Meh!
I find myself in a contemplative and reflective mood today.
We're in the middle of the Advent season - a time that stirs up many memories. Memories of family traditions; some lost, dwindling; many cherished, others not so much. Traditions dripping with meaning and value. Traditions that have been rendered meaningless. Traditions brimming with emotions, both happy and sad. And regrettably, the holes left by the erosion and absence of traditions.
The first Sunday of Advent marked the day our mother began singing Christmas carols with us (when we were kids). We began with German songs and as we learned English ones they were added to the family repertoire. When supper was done the dishes were cleared off the table and stacked on the kitchen counter, an Angel Chimes was placed on the table, up to 4 candles were lit depending on which week of Advent we were in, the lights were turned off, and we began to sing. In my adolescent years I began to chafe at this family tradition, mostly because our mother took great pride in teaching us every verse that had ever been written for each song and we had to go through them all before the singing was done.
Christmas Eve, Christmas Day, Boxing Day, each involved a family tradition routine.

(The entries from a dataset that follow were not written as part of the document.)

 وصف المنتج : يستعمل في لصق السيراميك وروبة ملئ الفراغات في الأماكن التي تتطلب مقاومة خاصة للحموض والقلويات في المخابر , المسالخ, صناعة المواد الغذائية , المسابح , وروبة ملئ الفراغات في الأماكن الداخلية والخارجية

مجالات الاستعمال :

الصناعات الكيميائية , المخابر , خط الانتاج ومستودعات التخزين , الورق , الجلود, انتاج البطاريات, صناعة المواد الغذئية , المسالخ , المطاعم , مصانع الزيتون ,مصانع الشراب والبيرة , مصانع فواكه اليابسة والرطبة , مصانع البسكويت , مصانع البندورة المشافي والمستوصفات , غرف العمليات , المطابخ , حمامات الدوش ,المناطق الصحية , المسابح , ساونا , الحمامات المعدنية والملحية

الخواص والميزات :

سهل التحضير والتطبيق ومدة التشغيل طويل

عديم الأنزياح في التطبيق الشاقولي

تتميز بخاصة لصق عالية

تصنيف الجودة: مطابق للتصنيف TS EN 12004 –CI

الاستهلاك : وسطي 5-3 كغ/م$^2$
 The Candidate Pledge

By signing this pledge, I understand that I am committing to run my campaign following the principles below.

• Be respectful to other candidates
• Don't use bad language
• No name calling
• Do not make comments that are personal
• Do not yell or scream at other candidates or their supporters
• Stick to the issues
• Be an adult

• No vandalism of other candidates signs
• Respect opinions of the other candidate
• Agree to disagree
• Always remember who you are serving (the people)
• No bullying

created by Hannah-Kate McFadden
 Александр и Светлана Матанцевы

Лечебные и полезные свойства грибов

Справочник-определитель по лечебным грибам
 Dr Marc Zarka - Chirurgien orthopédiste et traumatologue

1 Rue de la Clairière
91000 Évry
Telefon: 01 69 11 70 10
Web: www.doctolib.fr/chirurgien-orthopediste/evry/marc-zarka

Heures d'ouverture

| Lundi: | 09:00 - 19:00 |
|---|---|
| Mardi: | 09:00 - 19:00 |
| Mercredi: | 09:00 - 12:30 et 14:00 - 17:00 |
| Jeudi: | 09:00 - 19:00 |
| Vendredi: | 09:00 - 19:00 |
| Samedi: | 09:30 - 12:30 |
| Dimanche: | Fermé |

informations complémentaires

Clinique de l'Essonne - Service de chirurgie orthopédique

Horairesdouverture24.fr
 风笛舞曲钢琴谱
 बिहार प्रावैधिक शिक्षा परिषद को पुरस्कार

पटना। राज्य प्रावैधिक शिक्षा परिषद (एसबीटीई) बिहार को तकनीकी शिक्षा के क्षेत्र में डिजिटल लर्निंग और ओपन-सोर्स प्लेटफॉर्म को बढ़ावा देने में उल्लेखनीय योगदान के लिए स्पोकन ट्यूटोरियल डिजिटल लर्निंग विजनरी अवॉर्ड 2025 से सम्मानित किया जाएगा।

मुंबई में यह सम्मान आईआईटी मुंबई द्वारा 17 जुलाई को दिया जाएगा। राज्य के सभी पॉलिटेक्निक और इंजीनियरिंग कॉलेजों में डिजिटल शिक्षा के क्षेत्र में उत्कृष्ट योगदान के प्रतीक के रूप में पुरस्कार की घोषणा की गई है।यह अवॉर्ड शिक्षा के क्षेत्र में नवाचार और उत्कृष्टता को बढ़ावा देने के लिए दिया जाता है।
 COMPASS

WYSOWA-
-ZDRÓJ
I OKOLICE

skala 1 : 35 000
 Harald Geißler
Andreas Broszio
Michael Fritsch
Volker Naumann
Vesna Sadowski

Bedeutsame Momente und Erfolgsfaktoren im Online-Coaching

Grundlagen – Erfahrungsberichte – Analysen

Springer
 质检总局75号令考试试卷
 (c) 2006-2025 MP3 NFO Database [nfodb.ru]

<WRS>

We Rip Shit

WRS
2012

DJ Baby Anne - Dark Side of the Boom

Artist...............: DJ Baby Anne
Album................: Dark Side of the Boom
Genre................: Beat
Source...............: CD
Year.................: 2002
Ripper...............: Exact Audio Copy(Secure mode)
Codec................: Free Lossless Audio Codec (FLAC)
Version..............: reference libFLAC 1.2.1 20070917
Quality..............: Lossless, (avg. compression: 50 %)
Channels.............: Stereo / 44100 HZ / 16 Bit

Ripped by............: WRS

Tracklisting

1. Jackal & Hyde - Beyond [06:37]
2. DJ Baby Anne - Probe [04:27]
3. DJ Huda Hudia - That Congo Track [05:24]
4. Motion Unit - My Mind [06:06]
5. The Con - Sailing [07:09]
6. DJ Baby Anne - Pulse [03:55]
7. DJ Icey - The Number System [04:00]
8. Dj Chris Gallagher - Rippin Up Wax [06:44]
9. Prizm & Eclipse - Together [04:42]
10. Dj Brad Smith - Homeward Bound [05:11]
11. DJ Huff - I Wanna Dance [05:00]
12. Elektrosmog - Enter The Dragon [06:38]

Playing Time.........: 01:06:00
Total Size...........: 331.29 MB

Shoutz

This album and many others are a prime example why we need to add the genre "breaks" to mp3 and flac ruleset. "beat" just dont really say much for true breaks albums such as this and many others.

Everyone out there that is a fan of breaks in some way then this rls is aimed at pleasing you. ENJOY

Music was a significant part of our Christmas tradition as well as maintaining a focus on the Christmas story as found in Luke 2.
Years later many of those traditions have fallen to the wayside. We`ve all grown up, moved on with our own lives, and had our own families. For many years we tried to pass some of the traditions on to our own kids. We made a point of getting together as a 3 generational family at the beginning of Advent to continue the carol singing - although the singing was much shorter than when my siblings and I were kids.
Things have changed. I went through a divorce and remarriage. My kids lived in another province with their mother for five years. Getting them together with their aunts, uncles and cousins Christmas time became a biannual event. Traditions began eroding. I remarried and became part of a blended family. We were never able to establish our own family Christmas tradition because our kids each now had two sets of parents and four sets of grandparents. Traditions took a back seat to the challenge of scheduling a time when we could all get together.
Our kids have grown up. They all have their own homes. They have their own busy lives, their own unique interests. We no longer seem to have the richness of common deeply ingrained family traditions to celebrate and share together that I grew up with.
Sometimes it feels like a personal failure on my part.
Heidi and I have been fortunate to have had a smorgasbord of wonderful Christmas experiences with our kids and families, especially with two young people that became part of our family when they lived with us.
Nevertheless, I regret my inability to develop those special traditions for my kids.
I mourn the loss of the traditions I held dear.
What an enormous magnifier is tradition!
How a thing grows in the human
memory and in the
human imagination, when love, worship, and all that
lies
in the human heart, is there to encourage it.